-- START OF Data lines --

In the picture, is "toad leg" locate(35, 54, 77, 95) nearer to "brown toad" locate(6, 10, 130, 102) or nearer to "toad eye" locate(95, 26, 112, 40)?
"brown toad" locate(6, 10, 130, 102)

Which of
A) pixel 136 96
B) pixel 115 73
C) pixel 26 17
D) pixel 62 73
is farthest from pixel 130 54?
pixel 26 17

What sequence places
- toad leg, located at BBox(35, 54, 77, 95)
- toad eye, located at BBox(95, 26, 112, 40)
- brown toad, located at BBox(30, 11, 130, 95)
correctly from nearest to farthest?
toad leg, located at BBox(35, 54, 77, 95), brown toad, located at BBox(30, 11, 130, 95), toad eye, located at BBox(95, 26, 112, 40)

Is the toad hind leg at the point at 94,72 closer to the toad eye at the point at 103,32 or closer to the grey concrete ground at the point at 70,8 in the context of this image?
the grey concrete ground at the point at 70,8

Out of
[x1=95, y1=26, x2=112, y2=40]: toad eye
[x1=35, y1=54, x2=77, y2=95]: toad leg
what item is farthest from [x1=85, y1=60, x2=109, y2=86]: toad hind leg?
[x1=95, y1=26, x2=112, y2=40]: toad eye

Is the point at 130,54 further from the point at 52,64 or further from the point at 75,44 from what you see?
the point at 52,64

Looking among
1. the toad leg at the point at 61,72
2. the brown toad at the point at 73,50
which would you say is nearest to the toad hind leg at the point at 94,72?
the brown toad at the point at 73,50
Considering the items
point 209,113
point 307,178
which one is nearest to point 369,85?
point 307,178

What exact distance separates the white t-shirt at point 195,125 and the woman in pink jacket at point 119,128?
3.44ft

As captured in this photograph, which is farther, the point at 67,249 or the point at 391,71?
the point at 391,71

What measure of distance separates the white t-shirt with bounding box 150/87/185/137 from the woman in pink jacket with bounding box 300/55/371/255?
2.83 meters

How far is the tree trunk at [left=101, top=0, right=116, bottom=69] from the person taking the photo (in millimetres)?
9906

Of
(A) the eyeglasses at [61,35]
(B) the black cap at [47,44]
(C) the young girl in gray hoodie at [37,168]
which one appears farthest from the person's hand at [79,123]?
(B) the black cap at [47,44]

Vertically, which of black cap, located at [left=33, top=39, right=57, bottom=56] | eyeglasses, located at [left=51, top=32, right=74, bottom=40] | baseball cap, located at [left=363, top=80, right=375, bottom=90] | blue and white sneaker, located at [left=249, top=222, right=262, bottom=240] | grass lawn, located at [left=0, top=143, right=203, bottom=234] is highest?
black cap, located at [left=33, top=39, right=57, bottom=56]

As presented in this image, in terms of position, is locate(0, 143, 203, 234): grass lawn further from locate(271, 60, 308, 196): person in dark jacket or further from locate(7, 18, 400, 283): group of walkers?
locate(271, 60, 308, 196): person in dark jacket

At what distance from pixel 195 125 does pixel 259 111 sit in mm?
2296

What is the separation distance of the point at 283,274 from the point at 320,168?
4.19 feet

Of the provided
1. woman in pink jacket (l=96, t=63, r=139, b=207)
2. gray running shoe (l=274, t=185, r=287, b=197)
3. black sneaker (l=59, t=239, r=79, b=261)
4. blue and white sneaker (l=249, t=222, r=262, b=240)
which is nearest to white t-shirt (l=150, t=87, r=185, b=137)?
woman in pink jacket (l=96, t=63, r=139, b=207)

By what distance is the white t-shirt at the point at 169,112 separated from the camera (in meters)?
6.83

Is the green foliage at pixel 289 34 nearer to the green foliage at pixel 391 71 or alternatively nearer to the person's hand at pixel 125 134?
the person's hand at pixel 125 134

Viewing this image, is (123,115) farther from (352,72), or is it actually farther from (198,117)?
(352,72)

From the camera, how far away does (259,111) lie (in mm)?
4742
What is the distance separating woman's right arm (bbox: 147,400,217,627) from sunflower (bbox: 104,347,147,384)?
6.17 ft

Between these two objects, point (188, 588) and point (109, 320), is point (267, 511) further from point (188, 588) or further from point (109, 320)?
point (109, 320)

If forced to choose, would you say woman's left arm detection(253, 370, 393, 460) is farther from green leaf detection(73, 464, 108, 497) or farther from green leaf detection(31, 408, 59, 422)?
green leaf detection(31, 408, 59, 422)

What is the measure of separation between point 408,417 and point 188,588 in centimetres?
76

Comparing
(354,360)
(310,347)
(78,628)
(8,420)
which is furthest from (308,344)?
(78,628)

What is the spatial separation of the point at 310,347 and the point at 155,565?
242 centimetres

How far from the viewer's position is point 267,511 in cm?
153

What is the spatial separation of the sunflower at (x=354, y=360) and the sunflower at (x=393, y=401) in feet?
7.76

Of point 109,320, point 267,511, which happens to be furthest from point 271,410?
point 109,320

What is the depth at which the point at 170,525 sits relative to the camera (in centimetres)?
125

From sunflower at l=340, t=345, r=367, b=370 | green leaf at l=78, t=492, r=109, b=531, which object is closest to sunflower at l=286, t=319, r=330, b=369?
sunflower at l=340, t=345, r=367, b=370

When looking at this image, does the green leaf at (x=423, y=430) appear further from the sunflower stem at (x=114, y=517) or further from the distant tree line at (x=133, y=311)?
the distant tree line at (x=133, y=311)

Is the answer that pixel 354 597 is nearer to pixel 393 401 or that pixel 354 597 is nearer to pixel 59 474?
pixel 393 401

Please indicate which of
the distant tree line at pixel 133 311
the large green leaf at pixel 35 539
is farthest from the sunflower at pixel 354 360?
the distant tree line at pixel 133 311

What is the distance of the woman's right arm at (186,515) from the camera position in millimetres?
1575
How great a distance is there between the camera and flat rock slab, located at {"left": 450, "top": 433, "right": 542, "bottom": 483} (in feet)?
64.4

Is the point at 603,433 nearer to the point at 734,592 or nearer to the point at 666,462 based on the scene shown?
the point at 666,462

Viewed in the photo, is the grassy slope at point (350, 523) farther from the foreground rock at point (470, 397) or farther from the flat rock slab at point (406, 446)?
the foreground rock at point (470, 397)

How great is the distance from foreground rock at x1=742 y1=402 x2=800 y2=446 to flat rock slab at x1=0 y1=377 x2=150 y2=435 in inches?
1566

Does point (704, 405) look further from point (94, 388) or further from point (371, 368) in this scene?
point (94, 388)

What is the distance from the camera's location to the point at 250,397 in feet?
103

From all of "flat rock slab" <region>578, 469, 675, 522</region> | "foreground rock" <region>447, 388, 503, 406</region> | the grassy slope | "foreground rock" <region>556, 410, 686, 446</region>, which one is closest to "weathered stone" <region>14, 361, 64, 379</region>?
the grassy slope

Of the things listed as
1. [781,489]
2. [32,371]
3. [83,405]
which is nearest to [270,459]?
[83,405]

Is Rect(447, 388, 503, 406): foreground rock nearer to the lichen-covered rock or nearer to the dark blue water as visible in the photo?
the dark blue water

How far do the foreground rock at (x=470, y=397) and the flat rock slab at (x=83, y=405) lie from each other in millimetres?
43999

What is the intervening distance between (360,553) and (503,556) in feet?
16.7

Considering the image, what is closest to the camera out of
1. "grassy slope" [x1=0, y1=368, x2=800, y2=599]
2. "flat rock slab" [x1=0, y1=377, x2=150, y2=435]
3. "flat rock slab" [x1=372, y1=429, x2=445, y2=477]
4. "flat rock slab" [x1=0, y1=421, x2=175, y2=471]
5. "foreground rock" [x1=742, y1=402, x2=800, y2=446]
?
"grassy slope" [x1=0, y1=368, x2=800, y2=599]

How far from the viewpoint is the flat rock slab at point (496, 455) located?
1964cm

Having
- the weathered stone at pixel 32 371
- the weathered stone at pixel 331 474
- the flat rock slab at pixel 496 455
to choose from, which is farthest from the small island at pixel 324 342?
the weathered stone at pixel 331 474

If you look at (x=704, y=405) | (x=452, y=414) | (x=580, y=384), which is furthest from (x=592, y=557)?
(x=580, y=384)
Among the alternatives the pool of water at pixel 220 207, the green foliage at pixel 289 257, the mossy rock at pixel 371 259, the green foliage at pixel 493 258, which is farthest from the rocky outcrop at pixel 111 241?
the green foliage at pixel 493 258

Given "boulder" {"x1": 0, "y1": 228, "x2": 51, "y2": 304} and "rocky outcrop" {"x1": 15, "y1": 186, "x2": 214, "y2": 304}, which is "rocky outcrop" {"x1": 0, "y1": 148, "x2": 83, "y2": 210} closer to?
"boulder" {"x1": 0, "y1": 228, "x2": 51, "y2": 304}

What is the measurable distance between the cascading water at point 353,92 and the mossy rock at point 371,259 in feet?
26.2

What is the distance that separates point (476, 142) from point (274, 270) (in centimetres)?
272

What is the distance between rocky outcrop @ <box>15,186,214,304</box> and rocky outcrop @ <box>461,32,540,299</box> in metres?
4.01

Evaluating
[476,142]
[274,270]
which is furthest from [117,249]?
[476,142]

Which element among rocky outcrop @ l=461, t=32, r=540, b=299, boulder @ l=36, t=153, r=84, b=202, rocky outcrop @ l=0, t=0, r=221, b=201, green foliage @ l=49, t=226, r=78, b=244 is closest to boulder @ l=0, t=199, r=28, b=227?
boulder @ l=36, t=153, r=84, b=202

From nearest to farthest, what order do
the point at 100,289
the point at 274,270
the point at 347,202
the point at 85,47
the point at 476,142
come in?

-- END OF Data lines --

» **What to work on**
Can you duplicate the stretch of the material above from its beginning through the line containing "toad leg, located at BBox(35, 54, 77, 95), brown", word for word, with both ends included?

» **The result**
In the picture, is "toad leg" locate(35, 54, 77, 95) nearer to "brown toad" locate(6, 10, 130, 102) or nearer to "toad eye" locate(95, 26, 112, 40)?
"brown toad" locate(6, 10, 130, 102)

Which of
A) pixel 136 96
B) pixel 115 73
C) pixel 26 17
D) pixel 62 73
is farthest from pixel 130 54?
pixel 26 17

What sequence places
- toad leg, located at BBox(35, 54, 77, 95)
- toad eye, located at BBox(95, 26, 112, 40)
- brown toad, located at BBox(30, 11, 130, 95)
correctly from nearest to farthest?
toad leg, located at BBox(35, 54, 77, 95), brown toad, located at BBox(30, 11, 130, 95), toad eye, located at BBox(95, 26, 112, 40)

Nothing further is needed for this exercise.